§ **TEXT PROVIDED**
■ ■ ■ ■ ■

Noise in the Attic

Broken toys, outdated clothes, dust, and cobwebs. Things scrabble in the corner. Watch your step.

December 27th, 2005

In Celebration of a Life Well Lived: Barbara Nipper 10/10/1929 — 12/24/2005

Few people outside Central Georgia would recognize her name. She never made the news. She never made a lot of money. No one will ever name a building for her; her face will never be on a postage stamp. Fame and fortune were not her lot in life. She never wanted them. Nonetheless, she touched hundreds, even thousands, of lives in a deep, personal way, and those people remember her and honor her.

For nearly 45 years, she worked as a Registered Nurse, 33 years with the same hospital. Most of those years, she worked the graveyard shift, so she could have time to spend with her family after school. From the first day of her career, she developed a reputation as a vocal advocate for her patients, not just providing but demanding the very best care possible. In a time when doctors reigned supreme and nurses were regarded as little more than hired help, few doctors crossed her more than once, though there were a few who took on the challenge as a way of crosschecking their decisions. Charge Nurses and Nursing Supervisors quickly learned to tread lightly and think carefully before speaking. The nurses she worked with and the patients she cared for so deeply gave her their respect and love wholeheartedly.

Through 54 years as a minister’s wife, she never put herself forward as better than anyone else. She did not take and did not want a leadership position in the church. She always said that there were others better suited for the job and gladly yielded that place. She preferred to work behind the scenes, giving her skills in sewing and cooking and whatever time she could make for the church’s benefit.

She was born into a family that would have had to rise several rungs on the social ladder to be considered even poor. Though clothes were scarce and luxuries unreachable, she learned to value of love, hard work, and self-reliance. Marrying a preacher was not a path to fortune, and they lived in abject poverty through the early years of their marriage, gradually working their way up to a degree of security. She never preached her values to others, but her actions and example said more than words ever could. Though she was small in stature, her spirit stood tall and strong. She dared life to do its worst and took on and triumphed over the challenges thrown before her.

■ ■ ■ ■ ■

§ **RECORDS SUPPLIED**
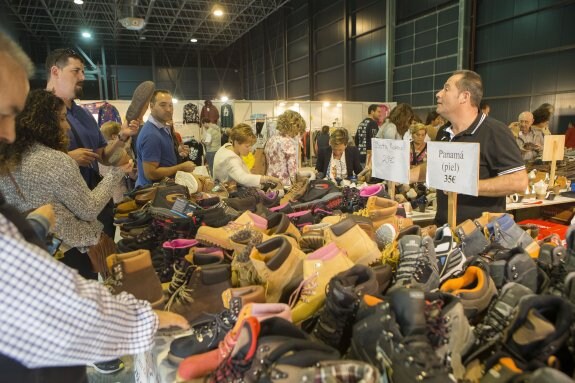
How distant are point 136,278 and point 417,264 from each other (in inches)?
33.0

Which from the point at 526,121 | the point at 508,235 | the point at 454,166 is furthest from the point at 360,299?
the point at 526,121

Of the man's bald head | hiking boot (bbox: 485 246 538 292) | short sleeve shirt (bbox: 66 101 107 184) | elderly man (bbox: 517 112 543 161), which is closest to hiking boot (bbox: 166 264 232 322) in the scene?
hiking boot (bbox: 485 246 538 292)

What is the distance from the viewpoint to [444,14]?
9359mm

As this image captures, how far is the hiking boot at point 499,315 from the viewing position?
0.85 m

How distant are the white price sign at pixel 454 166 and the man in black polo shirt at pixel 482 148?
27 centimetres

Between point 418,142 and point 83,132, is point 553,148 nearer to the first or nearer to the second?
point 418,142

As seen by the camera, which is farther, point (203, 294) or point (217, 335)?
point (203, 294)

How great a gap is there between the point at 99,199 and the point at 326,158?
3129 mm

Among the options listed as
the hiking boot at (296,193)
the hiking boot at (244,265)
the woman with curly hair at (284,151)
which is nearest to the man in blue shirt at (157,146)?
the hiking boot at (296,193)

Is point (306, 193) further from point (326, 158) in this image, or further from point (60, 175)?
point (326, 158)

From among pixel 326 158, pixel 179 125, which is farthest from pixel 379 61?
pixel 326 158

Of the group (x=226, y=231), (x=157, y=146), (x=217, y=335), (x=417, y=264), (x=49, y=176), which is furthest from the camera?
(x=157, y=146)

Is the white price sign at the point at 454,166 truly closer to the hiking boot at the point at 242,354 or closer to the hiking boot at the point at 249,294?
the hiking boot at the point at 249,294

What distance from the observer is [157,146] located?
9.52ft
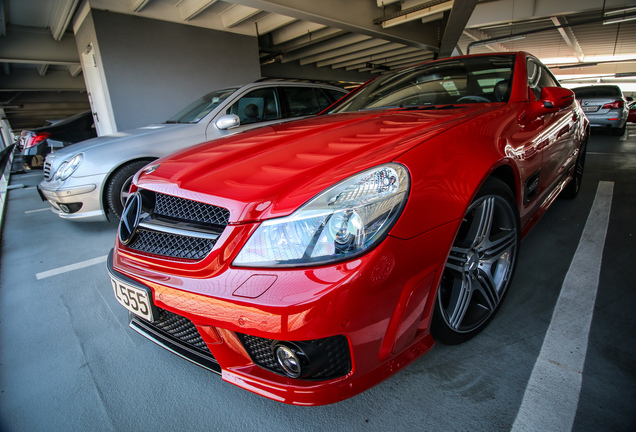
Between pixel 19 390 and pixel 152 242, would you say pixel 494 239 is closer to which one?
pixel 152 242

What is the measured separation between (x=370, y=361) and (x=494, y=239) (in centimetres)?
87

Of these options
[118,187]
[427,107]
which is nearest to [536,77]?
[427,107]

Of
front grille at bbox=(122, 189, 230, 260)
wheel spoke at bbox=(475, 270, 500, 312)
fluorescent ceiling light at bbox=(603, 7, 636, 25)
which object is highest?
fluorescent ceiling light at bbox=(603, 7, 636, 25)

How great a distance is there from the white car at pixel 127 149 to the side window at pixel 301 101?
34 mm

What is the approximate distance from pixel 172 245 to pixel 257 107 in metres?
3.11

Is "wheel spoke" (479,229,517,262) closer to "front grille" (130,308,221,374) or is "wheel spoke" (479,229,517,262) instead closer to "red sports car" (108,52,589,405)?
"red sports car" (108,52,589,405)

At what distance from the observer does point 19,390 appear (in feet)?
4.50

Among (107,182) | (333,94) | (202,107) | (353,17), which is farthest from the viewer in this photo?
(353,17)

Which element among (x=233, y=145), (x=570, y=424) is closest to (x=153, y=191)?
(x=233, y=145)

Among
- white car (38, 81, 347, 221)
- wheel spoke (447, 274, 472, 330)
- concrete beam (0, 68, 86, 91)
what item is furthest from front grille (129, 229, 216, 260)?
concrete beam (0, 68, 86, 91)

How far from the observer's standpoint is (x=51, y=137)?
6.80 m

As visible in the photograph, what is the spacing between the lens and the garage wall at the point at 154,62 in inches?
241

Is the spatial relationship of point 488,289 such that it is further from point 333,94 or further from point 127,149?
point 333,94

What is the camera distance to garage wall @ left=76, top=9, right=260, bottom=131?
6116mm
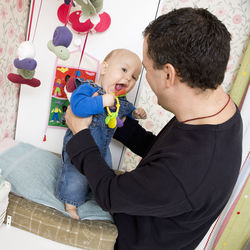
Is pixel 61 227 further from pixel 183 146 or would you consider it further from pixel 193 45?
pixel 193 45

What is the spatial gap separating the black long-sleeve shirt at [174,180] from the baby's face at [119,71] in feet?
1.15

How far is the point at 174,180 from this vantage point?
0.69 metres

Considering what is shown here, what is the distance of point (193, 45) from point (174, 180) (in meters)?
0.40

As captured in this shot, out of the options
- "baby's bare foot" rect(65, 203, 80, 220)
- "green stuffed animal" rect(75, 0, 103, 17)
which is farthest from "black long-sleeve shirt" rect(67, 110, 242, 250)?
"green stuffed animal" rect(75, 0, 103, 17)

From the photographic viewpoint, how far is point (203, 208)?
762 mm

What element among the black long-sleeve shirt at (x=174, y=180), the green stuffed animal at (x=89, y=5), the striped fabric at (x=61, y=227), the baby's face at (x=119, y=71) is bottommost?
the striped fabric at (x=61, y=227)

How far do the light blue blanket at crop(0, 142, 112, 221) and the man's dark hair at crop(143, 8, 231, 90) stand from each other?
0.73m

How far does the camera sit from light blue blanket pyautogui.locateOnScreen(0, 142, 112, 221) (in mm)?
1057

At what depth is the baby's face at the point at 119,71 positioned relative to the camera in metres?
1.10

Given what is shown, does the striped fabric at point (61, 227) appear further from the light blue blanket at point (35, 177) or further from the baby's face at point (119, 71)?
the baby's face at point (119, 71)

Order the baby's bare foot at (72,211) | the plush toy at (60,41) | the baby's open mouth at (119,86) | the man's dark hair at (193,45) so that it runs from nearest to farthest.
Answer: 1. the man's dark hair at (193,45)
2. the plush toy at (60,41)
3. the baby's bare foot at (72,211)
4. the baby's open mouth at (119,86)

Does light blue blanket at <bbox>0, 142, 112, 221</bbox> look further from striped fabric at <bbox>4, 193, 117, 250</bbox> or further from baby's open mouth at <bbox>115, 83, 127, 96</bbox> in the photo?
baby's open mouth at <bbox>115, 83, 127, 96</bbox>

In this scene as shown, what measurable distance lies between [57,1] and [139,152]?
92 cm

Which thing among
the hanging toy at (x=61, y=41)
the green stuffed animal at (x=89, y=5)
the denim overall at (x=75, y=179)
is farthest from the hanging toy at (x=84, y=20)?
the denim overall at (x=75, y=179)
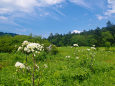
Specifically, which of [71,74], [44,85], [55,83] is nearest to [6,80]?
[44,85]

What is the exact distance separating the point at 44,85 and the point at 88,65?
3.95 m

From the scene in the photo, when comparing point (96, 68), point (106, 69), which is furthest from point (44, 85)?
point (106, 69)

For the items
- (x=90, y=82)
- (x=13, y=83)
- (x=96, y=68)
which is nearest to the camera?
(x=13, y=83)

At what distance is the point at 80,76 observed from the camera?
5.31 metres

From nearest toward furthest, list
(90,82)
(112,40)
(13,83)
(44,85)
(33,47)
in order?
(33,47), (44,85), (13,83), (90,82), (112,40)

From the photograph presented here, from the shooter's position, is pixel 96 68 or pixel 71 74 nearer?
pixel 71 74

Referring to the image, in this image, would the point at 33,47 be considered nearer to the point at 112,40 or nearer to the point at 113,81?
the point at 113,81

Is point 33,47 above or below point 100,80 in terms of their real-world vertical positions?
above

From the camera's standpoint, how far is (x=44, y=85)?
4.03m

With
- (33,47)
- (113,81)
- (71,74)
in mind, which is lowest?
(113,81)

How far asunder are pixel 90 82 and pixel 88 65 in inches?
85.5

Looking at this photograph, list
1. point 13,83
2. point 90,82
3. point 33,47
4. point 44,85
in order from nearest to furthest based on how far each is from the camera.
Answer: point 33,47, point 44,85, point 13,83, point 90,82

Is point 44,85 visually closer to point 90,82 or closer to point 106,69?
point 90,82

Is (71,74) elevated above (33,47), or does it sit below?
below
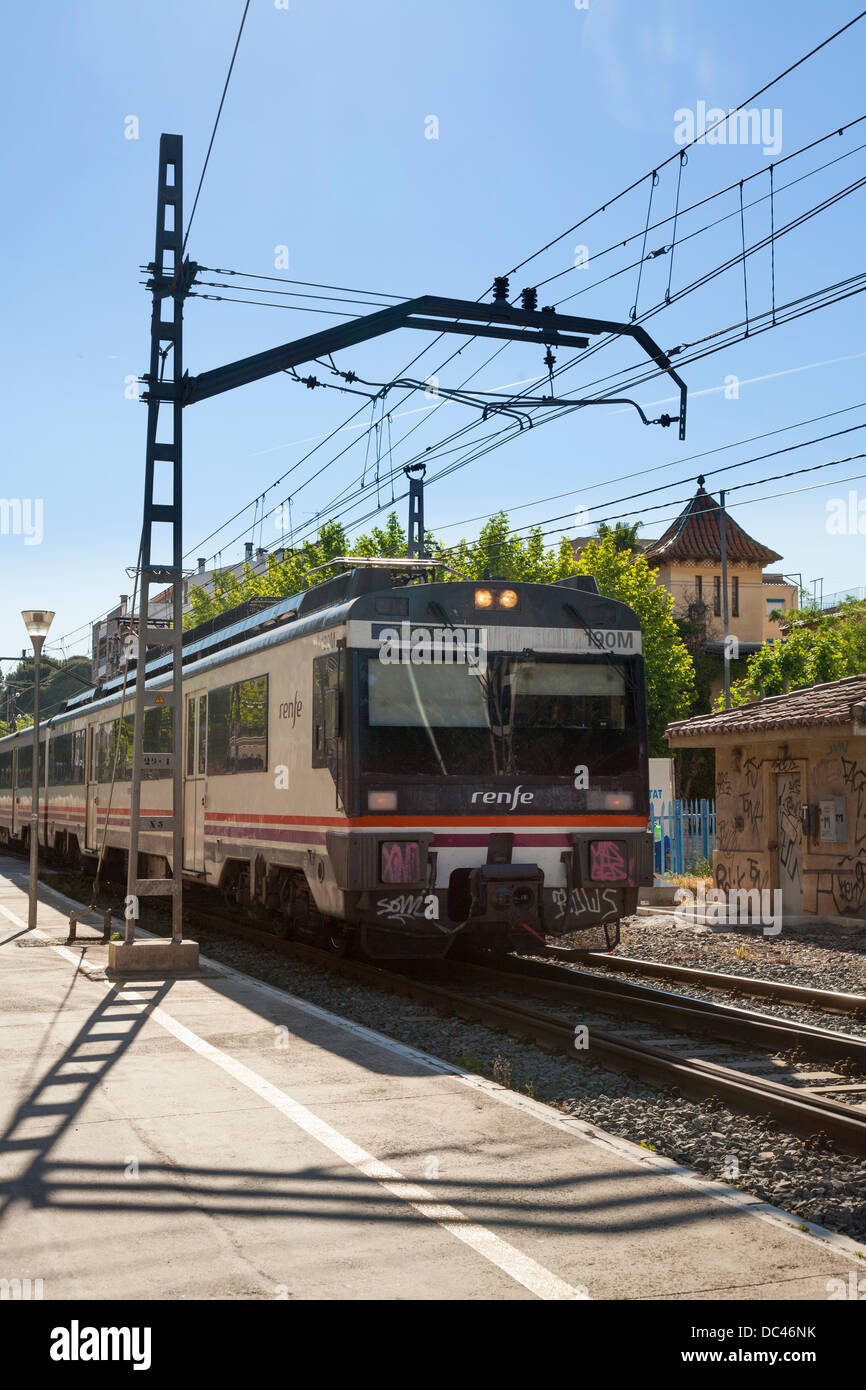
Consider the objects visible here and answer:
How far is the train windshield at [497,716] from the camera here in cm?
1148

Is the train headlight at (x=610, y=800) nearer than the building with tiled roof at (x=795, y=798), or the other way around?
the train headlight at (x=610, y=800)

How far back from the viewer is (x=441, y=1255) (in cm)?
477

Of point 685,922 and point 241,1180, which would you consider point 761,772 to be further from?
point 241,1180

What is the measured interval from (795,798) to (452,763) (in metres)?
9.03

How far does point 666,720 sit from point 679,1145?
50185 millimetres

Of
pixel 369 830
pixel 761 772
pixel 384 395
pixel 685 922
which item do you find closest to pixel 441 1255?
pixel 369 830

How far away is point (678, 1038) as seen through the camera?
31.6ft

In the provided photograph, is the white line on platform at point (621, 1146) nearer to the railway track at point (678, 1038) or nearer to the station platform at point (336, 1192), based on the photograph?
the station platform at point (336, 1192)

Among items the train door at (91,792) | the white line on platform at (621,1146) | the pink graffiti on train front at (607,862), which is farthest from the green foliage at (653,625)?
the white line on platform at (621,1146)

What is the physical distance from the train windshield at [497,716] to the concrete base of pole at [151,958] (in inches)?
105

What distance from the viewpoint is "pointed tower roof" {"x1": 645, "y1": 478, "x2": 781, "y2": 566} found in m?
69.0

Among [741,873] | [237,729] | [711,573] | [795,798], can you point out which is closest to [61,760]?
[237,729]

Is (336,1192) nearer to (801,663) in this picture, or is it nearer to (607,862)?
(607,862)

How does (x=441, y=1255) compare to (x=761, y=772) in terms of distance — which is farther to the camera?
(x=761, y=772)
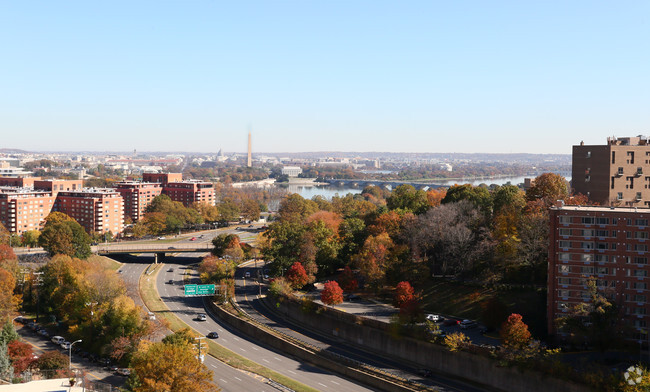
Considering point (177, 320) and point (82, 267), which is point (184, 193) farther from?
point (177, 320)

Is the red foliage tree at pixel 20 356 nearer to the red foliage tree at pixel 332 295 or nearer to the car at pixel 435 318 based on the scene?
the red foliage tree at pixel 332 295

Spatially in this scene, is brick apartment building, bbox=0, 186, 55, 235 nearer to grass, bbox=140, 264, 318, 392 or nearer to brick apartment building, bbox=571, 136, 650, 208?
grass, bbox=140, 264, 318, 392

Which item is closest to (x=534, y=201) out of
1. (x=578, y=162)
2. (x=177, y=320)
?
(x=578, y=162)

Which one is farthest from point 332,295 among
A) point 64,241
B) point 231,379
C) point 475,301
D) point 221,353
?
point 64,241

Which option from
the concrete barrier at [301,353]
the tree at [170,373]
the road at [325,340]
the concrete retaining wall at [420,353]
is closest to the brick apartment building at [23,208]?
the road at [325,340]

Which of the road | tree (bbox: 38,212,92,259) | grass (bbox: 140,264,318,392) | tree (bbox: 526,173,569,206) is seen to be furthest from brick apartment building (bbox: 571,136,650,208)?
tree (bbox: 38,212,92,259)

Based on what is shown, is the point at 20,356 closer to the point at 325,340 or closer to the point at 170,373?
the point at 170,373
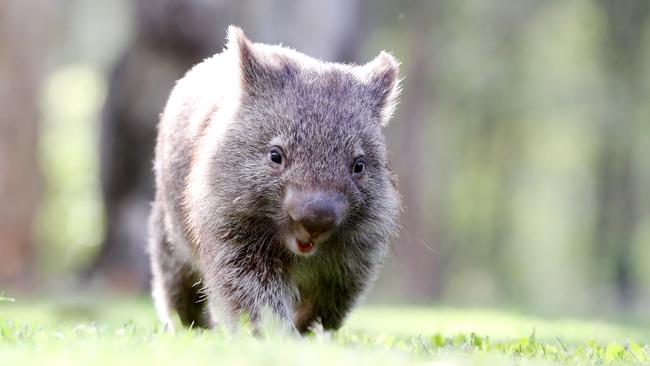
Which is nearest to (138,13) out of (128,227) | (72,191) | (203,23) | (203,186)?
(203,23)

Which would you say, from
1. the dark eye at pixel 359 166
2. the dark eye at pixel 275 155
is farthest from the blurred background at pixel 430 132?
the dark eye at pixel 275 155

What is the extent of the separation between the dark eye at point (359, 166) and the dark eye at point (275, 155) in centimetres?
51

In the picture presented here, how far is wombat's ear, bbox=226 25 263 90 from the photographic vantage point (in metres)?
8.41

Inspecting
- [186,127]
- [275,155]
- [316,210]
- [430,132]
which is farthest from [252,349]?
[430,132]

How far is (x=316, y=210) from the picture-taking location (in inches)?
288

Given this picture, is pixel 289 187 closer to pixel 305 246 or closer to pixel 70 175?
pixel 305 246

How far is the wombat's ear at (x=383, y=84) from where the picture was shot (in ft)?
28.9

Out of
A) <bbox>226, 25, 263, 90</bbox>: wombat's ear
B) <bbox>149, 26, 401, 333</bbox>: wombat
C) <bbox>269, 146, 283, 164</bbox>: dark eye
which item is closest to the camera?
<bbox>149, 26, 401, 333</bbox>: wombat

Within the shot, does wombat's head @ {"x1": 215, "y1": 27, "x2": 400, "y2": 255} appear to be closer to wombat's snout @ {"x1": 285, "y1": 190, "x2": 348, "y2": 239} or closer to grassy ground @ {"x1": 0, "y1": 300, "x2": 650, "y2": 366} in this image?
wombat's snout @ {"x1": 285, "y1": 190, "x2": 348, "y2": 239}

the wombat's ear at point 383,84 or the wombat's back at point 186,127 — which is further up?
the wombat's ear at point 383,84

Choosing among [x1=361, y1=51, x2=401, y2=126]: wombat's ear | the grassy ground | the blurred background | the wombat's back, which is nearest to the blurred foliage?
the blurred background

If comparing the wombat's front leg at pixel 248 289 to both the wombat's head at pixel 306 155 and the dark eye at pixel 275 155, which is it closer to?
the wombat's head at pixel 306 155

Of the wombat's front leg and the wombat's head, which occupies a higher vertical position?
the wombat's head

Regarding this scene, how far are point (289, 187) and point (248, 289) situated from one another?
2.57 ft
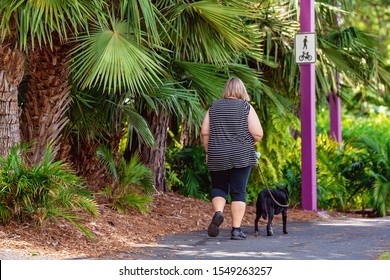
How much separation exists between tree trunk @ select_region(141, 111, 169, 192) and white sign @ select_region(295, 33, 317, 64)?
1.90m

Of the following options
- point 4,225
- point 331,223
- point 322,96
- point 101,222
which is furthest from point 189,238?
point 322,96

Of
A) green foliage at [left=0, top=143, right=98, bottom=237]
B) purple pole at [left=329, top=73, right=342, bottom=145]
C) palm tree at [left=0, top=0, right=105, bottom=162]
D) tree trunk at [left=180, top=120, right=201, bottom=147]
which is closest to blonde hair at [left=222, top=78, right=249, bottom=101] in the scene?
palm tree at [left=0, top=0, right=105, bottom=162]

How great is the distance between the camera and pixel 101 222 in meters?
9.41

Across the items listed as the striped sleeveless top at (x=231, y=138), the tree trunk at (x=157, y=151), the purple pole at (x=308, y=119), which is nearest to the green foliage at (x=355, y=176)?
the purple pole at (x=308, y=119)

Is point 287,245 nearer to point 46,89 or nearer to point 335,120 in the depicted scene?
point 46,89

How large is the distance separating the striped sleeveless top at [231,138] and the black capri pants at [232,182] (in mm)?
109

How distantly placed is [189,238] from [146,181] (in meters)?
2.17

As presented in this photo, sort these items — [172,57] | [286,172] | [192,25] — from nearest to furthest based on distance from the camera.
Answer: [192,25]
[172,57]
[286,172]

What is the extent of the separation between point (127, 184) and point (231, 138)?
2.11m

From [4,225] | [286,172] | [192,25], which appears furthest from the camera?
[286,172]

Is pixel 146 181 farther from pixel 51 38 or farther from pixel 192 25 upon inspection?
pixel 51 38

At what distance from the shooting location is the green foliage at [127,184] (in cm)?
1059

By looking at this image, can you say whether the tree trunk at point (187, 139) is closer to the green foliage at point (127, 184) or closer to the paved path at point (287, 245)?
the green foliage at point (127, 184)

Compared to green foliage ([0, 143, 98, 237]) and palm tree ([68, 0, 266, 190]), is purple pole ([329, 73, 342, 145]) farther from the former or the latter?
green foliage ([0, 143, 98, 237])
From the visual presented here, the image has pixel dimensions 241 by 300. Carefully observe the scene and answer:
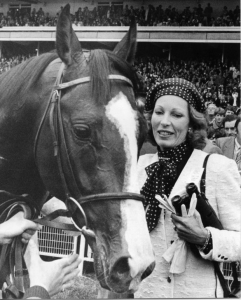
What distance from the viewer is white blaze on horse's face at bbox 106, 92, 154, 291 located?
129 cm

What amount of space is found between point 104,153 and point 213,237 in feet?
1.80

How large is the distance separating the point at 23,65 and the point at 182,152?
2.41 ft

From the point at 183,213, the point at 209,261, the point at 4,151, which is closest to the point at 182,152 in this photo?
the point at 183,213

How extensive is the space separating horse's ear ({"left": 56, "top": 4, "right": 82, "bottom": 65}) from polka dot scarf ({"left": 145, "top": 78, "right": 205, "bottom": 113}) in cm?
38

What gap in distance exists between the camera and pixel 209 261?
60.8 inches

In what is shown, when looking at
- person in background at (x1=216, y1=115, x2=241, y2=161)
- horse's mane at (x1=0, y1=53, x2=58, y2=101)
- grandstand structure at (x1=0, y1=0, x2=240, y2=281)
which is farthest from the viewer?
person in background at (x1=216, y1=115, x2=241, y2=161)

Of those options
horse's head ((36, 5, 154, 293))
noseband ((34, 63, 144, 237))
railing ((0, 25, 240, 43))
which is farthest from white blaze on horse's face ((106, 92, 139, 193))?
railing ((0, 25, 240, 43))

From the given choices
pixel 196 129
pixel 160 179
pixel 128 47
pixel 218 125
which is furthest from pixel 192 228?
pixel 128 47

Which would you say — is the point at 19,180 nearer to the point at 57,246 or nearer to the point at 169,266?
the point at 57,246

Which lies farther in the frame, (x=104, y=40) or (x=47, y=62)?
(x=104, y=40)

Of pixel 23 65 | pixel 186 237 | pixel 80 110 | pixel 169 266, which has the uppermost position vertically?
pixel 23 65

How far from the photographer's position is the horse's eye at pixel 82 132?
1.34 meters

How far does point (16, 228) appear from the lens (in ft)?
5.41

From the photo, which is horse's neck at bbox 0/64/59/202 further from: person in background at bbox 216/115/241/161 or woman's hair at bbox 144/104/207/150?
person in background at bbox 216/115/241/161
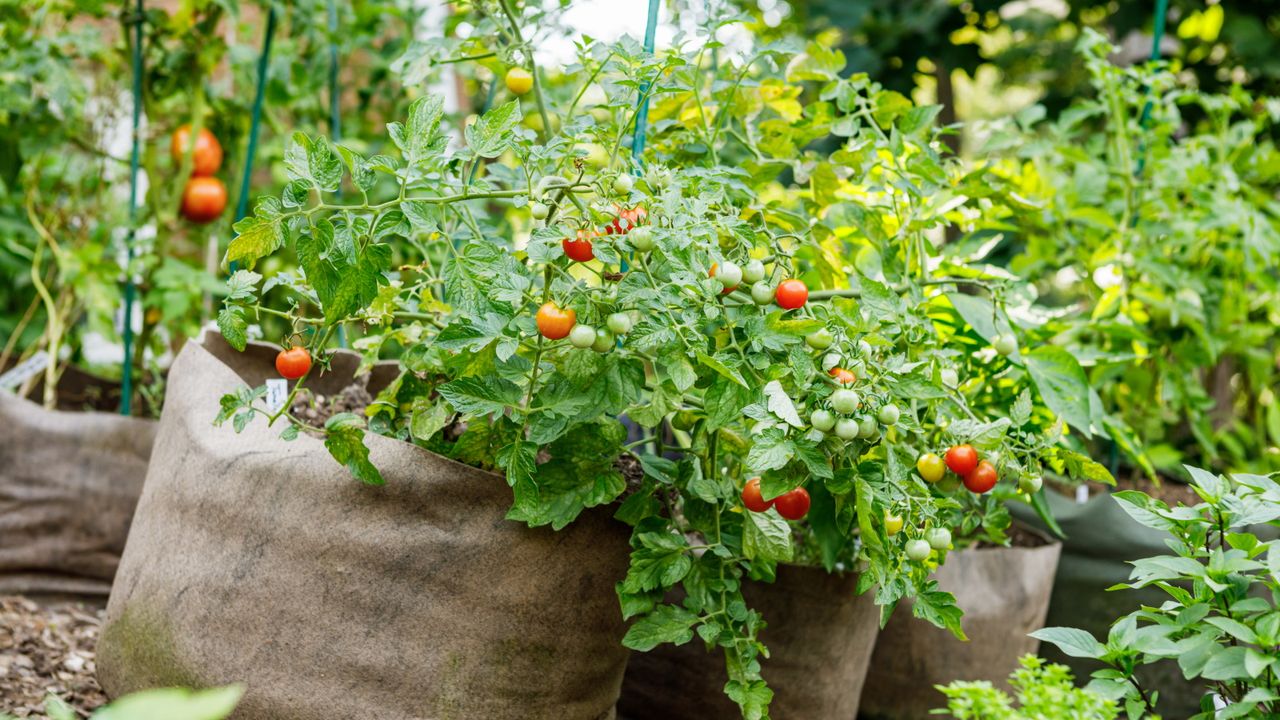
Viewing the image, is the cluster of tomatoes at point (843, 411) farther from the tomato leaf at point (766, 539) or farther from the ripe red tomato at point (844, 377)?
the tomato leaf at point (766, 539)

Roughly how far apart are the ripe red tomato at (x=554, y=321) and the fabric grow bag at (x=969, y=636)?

■ ■ ■ ■ ■

§ **REQUIRED ACTION 1**
Echo the tribute to Barbara Nipper word for word, between "Noise in the" and "and honor her.", inclusive.
§ **REQUIRED ACTION 2**
Proceed with the tribute to Barbara Nipper, picking up right after its last sentence.
You won't need the records for this.

§ **WRITTEN ANSWER 1**
Noise in the Attic

Broken toys, outdated clothes, dust, and cobwebs. Things scrabble in the corner. Watch your step.

December 27th, 2005

In Celebration of a Life Well Lived: Barbara Nipper 10/10/1929 — 12/24/2005

Few people outside Central Georgia would recognize her name. She never made the news. She never made a lot of money. No one will ever name a building for her; her face will never be on a postage stamp. Fame and fortune were not her lot in life. She never wanted them. Nonetheless, she touched hundreds, even thousands, of lives in a deep, personal way, and those people remember her and honor her.

§ **WRITTEN ANSWER 2**
Their was only one enemy she could never defeat: diabetes. After a pancreatectomy in 1962, she was insulin-dependent for life. She determined early on that diabetes would not rule her life. For 43 years, she fought the unconquerable disease to a draw, giving ground only grudgingly. But diabetes is a devious and ultimately unbeatable disease. First, it nibbled away at her sight, slowly leaching away her ability to drive at night and to read without magnification. After a sextuple cardiac bypass, followed shortly by an aortal aneurism that was found and repaired just in time, she knew her active life was over.

After her retirement, she threw herself into sewing and church work, but her time was now running out. In 1997, her first serious stroke took half the strength from the right side of her body. Only 2 years later, a second stroke took her left side and condemned her to life in a wheelchair. Although being an invalid was hard enough, the stroke also stole her eyesight to the point that she could no longer read. For an active, self-reliant woman, this condition was close to unbearable, but still she would not give up. For 8 years, she fought against a slowly decaying body, keeping her mind alert and defying the doctors that gave up on her.

Not even the strongest live forever. On December 24, 2005, Christmas Eve, at 5:30pm, she drew her last breath. She died in her living room, with her devoted husband of 54 years, who had been her caregiver for the last 8 years of her life, holding her hand. It was what she wanted. No resuscitation, no mechanical life support besides an oxygen tube and a feeding tube. No fuss, no heroics, no hysterics. She was not afraid to live, and she was not afraid to die.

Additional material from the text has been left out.